REQUIRED ACTIONS |
1. In the passage on the perpetual ministry, transcribe the words between "3d, Because the" and "it were possible.", inclusive.
2. Which verse does the passage on the perpetual ministry cite for the promise "Go teach and baptize all nations"?
3. Can you resume the passage on the perpetual ministry after its final sentence?

>> start SELECTED EXTRACT

2d, Because the promises which Christ hath made to uphold the ministry are perpetual; therefore the office must be perpetual, Matt. 28.20. Go teach and baptize all nations, and lo I am with you to the end of the world. This promise cannot be limited to the particular age, during the lives of the apostles; because the Holy Ghost useth three expressions, to declare the perpetuity of this promise, Aion, that this promise should continue so long as the world continues. Secondly, Synteleia, Heos tes synteleis tu aionos, that this promise shall have no end, till the world be consummate, or bought to a period. Thirdly, Pasas tas Hemeras, all days and successions of times. Not only, Meth hymon hemeras hymon, not only with you, during your own days, but all the days of the gospel, till time shall be no more. And this promise was not made to the apostles, as apostles, not to the apostles, as believers, but to the apostles as ministers and stewards of the mysteries of God.

3d, Because the elect require the office of the ministry perpetually. Our nature is as bad as Jews and Pagans, Eph. 2.3. Our judgment full of darkness and ignorance, 1 Cor. 2.14. Our wills stubborn and rebellious, and so alienated, that we rebel against the light. The delusions of Satan are strong. The multitude of false teachers are very numerous, so that they are ready to seduce the elect themselves, if it were possible.

>> end SELECTED EXTRACT
>> start MATERIAL SUPPLIED

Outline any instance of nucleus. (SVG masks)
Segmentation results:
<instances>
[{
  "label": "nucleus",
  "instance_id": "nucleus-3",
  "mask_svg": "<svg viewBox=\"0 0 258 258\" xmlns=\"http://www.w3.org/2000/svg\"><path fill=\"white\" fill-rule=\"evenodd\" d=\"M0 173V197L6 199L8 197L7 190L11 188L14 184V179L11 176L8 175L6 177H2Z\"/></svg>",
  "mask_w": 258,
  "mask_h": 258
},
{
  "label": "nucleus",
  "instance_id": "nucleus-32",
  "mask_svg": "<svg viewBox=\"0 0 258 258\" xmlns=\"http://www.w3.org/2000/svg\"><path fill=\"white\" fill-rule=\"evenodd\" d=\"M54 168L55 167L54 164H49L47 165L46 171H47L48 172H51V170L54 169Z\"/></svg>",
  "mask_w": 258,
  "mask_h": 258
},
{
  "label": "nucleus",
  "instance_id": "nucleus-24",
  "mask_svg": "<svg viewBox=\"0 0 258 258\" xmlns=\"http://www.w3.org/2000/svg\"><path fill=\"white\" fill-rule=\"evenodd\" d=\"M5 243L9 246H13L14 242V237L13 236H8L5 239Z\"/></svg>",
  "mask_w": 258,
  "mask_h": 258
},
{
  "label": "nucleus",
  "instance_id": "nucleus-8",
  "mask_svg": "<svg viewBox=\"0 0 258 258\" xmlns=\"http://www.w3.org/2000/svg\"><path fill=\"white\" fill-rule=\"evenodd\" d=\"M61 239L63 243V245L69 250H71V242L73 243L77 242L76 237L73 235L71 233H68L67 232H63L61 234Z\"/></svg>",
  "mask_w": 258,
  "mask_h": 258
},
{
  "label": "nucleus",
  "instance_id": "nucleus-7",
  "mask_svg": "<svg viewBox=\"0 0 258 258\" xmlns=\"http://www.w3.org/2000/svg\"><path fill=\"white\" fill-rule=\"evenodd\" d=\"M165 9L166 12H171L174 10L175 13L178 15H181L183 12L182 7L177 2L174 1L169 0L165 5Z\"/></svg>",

>> end MATERIAL SUPPLIED

RESULTS OF THE EXERCISE |
1.
3d, Because the elect require the office of the ministry perpetually. Our nature is as bad as Jews and Pagans, Eph. 2.3. Our judgment full of darkness and ignorance, 1 Cor. 2.14. Our wills stubborn and rebellious, and so alienated, that we rebel against the light. The delusions of Satan are strong. The multitude of false teachers are very numerous, so that they are ready to seduce the elect themselves, if it were possible.

2. Matt. 28.20

3.
4th, Because the ends for which Christ hath appointed a ministry are perpetually necessary. The elect must be called and gathered, for there will be some still in every age to be added to the church, of them that shall be saved. There are many sheep, which are not yet brought into his fold: many who belong to the election, who are not yet effectually called, them also will Christ bring, both Jews and Gentiles, that there may be one fold, as there is but one shepherd. Now, God hath revealed no other ordinary way to convert and bring those into his fold, but the ministry of his word; for how shall they believe without a preacher? Therefore if there be some elect continually to be brought into fellowship with Christ, and this end not fully attained till the end of the world, then the ministry assigned to this end, must be perpetually necessary.

Quest. IX. “Is singing of psalms with grace in the heart, a part of the ordinary worship of God?”

Yes; Col. 3.16. Eph. 5.19. James 5.13.

Well then, do not the Quakers, and other sectaries, err, who are against the singing of psalms, or at least tie it only to some certain persons, others being excluded?


By what reasons are they confuted?

1st, From the practice of Christ and his apostles, Matt. 26.30. From the example of Paul and Silas, Acts 16.25. From Moses and the Israelites, Exod. 15.

2d, Because the singing of psalms was commanded under the Old Testament, and that, not as a type of any substance to come, nor for any ceremonial cause. Neither is it abrogated under the New Testament, but confirmed, Psalm 30.4. Psalm 149.1.

3d, From the general and universal commands in the New Testament, Eph. 5.19. Col. 3.16. 1 Cor. 14.15.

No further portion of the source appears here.